- What this task involves -
Render the lines of the items, from the line with "How far is [117,33] set from the camera?" through the end of the items, as a Markdown table. Use the columns "No." and "Line", and omit blank lines.

**** Records for this exercise

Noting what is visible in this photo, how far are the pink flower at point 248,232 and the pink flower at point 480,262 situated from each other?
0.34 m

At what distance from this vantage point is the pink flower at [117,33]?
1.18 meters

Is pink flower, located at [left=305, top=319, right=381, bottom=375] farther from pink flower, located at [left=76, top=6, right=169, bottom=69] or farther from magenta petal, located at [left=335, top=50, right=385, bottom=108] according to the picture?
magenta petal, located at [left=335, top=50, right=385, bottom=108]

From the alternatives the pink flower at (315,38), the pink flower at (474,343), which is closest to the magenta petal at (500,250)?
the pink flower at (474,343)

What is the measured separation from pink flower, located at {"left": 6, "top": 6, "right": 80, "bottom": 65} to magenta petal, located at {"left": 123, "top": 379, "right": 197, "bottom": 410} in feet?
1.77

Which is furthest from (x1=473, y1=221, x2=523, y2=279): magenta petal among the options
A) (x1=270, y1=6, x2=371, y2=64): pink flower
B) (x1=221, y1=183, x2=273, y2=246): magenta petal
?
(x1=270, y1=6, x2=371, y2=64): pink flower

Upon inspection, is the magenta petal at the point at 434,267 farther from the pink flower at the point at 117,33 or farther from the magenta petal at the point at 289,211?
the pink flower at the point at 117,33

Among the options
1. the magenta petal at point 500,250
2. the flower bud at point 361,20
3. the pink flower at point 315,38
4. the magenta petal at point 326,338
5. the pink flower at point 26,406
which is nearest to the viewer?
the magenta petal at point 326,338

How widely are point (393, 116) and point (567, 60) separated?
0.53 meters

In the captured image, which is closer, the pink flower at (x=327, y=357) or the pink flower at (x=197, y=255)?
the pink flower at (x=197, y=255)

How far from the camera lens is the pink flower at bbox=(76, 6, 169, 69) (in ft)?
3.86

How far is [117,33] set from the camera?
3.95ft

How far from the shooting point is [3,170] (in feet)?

********

- Completed exercise -
| No. | Line |
|---|---|
| 1 | How far is [117,33] set from the camera? |
| 2 | 3.95ft |
| 3 | How far from the shooting point is [3,170] (in feet)? |